* **GIVEN RECORDS**:
━━━━━━━━━━━━━━━━

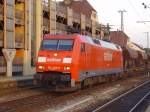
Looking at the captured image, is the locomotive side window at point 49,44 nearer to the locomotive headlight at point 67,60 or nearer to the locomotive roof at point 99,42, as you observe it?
the locomotive headlight at point 67,60

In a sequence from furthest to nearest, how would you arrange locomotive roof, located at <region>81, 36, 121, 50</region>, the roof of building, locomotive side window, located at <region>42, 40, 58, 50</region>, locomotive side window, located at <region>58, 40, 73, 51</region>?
the roof of building < locomotive roof, located at <region>81, 36, 121, 50</region> < locomotive side window, located at <region>42, 40, 58, 50</region> < locomotive side window, located at <region>58, 40, 73, 51</region>

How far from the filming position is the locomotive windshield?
25892mm

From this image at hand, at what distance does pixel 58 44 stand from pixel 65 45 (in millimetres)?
447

━━━━━━━━━━━━━━━━

* **AIM OF THE EXERCISE**:
Copy out all of the rows above word for word, leaving out the pictures.

* **THE SOLUTION**:
Looking at the captured image, is the locomotive side window at point 49,44 nearer to the locomotive headlight at point 67,60 or nearer to the locomotive roof at point 99,42, as you observe it?
the locomotive headlight at point 67,60

In a sequence from furthest to nearest, how would you arrange locomotive roof, located at <region>81, 36, 121, 50</region>, the roof of building, locomotive side window, located at <region>42, 40, 58, 50</region>, locomotive side window, located at <region>58, 40, 73, 51</region>?
the roof of building < locomotive roof, located at <region>81, 36, 121, 50</region> < locomotive side window, located at <region>42, 40, 58, 50</region> < locomotive side window, located at <region>58, 40, 73, 51</region>

How far from the filming position is the locomotive windshield?
25892mm

From this image at hand, at what distance does pixel 58 44 stand from pixel 65 45 (in millimetres)?
447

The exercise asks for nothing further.